Some of the best pizza I’ve ever eaten is from NYC. I haven’t been to Chicago, so I can’t compare the two, but NYC pizza, in my eyes, is pretty damn tasty. Even the so-called “pedestrian” street offerings are worlds above the pizza served in Vancouver.
Mike and I sampled some delicious pies in NYC and I’ve been wanting to make pizza at home again ever since, so when Penny from jeroxie.com invited me to a pizza pie party, I didn’t hesitate to say “yes!” The last time I made home made pizza was last summer on the barbecue, so I was long overdue for another pizza making session.
I started with a simple Mario Batali yeast based pizza dough that I kneaded with my Kitchen Aid and set to proof in my oven. The dough was supposed to proof for 45 minutes, but in reality I proofed it for over an hour while I was out buying toppings.
We decided on four different kinds of pizza and headed out to Whole Foods to buy pecorino, bocconcini, pepperoncinis, crushed tomatoes, and a basil plant. The staff at Whole Foods was super helpful, as usual. When we couldn’t find pepperoncinis, the deli people sold us some of their own supply that they use strictly for sandwiches and the cheese dude was happy to slice off a tiny slice of pecorino for us. As a bonus, I found a wedge of my favourite ever cheese: le dauphin, a super-soft, creamy, delicious cheese.
If you’ve made pizza at home, you know that the thing most home-made pizza makers are worried about is soggy pizza. With that in mind, I didn’t bake the pizzas on pizza stones or baking sheets, instead I put the pizzas on parchment paper and put them directly on the oven racks as a precaution against soggy bottoms. Thankfully, all the pizzas ended up with firm, crisp crusts.

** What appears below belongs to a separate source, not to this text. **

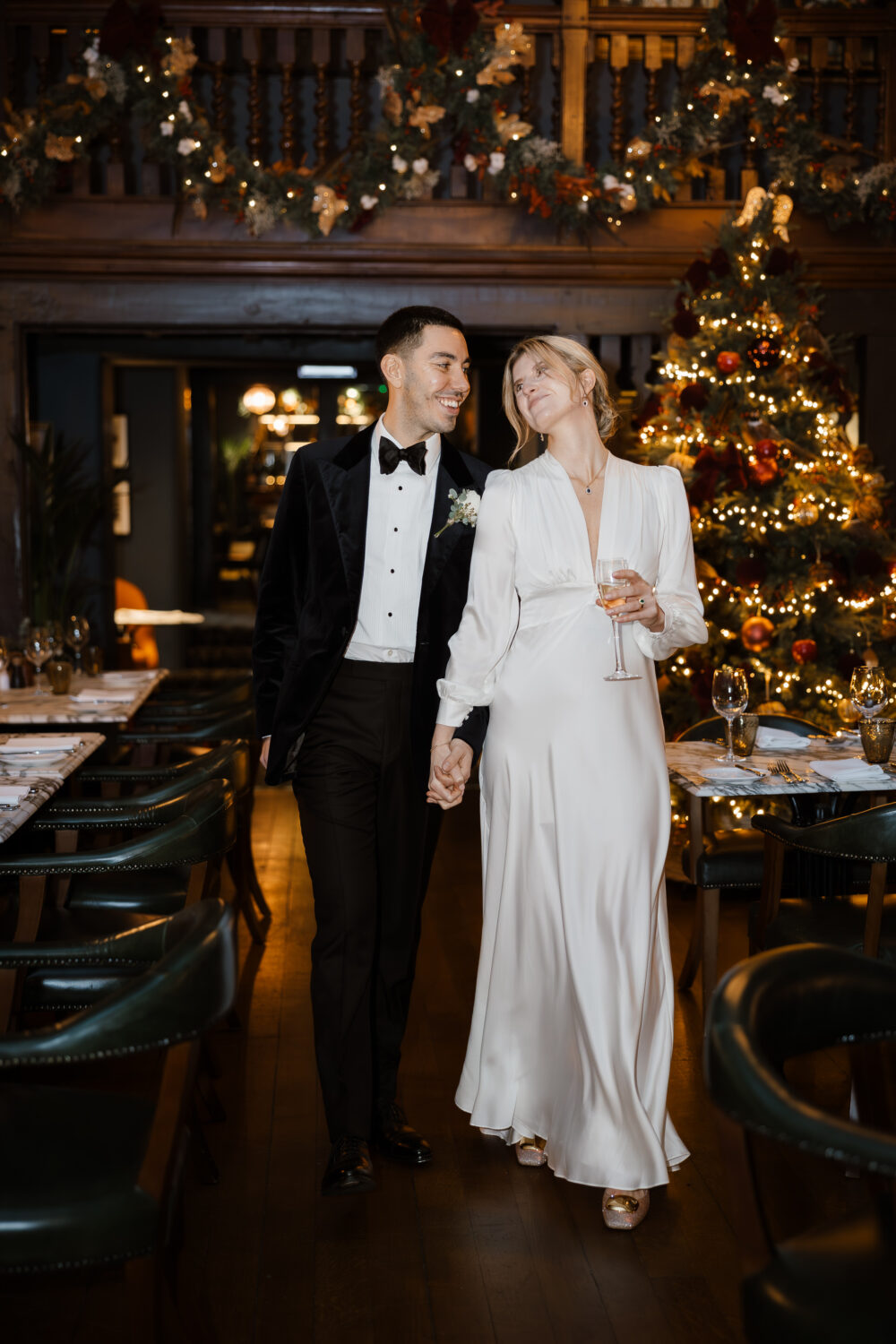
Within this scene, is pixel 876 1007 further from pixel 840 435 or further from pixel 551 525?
pixel 840 435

The four pizzas we made were: a sauceless, cheeseless, spicy pizza; a classic margherita pizza; a pecorino and egg pizza; and a prosciutto, pineapple, and caramelized red onion pizza.

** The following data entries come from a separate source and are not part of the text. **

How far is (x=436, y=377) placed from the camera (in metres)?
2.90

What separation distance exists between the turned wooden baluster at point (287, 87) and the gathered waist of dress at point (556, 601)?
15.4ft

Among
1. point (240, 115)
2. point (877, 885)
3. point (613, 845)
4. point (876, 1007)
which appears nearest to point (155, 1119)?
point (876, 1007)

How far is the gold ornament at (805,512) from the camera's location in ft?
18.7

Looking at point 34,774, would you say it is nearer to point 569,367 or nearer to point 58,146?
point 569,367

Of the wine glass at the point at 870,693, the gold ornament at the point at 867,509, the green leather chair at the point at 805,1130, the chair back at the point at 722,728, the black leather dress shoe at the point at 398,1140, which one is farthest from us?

I started out with the take on aglio e olio by topping one of the rounds of dough with olive oil, sliced garlic, and sliced thai red chilis and pepperoncinis. This pizza was Mike’s favourite, he liked the simple spiciness of the peppers with the fruity olive oil.

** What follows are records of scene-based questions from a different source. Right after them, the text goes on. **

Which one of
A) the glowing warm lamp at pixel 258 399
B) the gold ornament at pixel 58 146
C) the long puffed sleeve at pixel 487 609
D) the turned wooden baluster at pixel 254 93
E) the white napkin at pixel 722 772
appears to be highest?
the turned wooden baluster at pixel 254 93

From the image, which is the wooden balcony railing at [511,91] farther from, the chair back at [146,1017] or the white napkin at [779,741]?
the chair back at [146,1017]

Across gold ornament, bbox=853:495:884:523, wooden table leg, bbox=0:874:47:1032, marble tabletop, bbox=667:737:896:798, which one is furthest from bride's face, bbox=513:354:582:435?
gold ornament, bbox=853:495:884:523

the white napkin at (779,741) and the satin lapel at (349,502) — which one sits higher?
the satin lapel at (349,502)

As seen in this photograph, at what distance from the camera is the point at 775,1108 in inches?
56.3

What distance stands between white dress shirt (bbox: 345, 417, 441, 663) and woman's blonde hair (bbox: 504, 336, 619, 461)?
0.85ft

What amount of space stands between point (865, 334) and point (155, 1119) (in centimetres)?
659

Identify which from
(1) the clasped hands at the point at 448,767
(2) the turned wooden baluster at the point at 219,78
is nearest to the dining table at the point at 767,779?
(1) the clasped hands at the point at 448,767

The margherita pizza was simply crushed tomatoes, fresh basil leaves and baby bocconcinis. This is one of my favourite flavour combinations and on pizza it’s delicious.
The pecorino and egg pizza was the least favourite of the bunch. I’ve had delicious egg-topped pizzas before, but the simplicity of this one just didn’t work.
My favourite of the night was the prosciutto, pineapple, and caramelized red onion pizza. The saltiness of the prosciutto and the sweetness of the pineapples and red onions was perfect.
Pizza Dough Recipe adapted from foodnetwork.com
1 cup warm water
1/2 ounces instant yeast
1 teaspoon sugar
1 teaspoon kosher salt
3 cups all-purpose flour
Combine the water, sugar, and yeast in a large bowl and stir until dissolved. Add salt and 1 cup of the flour and mix with a wooden spoon to make a loose batter. Add 2 more cups of the flour and stir with the spoon for 2 to 3 minutes to incorporate as much flour as possible.
Bring the dough together by hand and turn out onto a floured board or marble surface. Knead for 6 to 8 minutes, until you have made a smooth, firm dough. (I used my Kitchen Aid with the dough hook and it worked fine)
Place the dough in a lightly oiled bowl and cover with a towel. Set aside to rise in the warmest part of the kitchen for 45 minutes.
Cut the risen dough into 4 equal pieces and knead each portion into a round. Cover again and let rest 15 minutes.
Preheat the oven to 450˚F.
Dust a clean work surface lightly with flour. With your fingers and palms, flatten one of the dough rounds into a 10-inch oval about 1/4-inch thick.
Top the dough with your favourite pizza toppings and bake in the oven for 15-18 minutes, until the crust is golden brown. (I baked my pizzas on parchment paper directly on the oven rack, but this recipe works with a pizza stone as well).
Note: I rolled the pizza dough with a rolling pin, but you’re not supposed to do this because it compresses the carbon dioxide in the dough, making it more cracker-like during baking. The pizzas were on the very-thin crust side, and next time I will be hand shaping/stretching the dough.
Thanks for hosting the pizza party Jeroxie! Happy Birthday! We have a ton of leftover pizza in the fridge now, but sometimes I think it almost tastes better the next day! Now comes the real challenge, deciding between hot or cold pizza the next day! Opinions?